**To do:** The answer should hold only the lines from the one containing "Lámpara de mesa pirámide en maderas DUNE" through the one containing "Day 32 Bucharest 009_edited" in the entries below, copied exactly, without pictures.

**Task inputs:**
---------------

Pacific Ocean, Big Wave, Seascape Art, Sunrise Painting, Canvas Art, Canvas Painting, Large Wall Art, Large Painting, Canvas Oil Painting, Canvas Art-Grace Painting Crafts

---------------

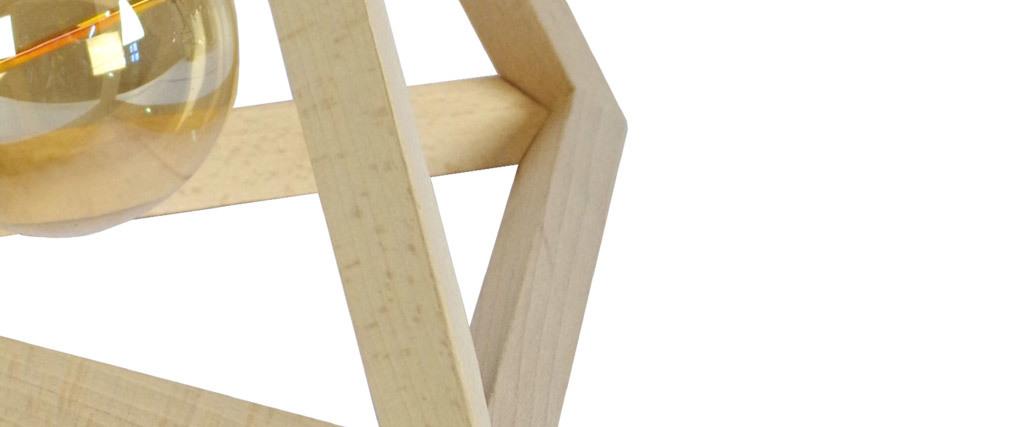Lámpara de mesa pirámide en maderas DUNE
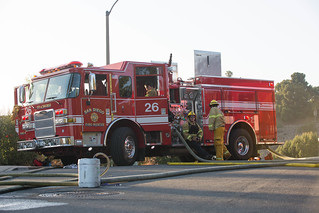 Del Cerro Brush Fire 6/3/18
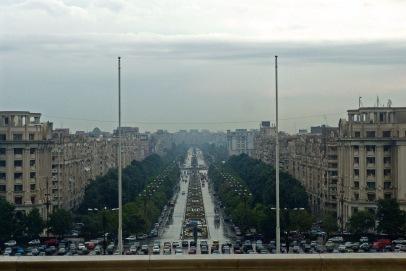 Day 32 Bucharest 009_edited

---------------

**Written answer:**
Lámpara de mesa pirámide en maderas DUNE
 Del Cerro Brush Fire 6/3/18
 Day 32 Bucharest 009_edited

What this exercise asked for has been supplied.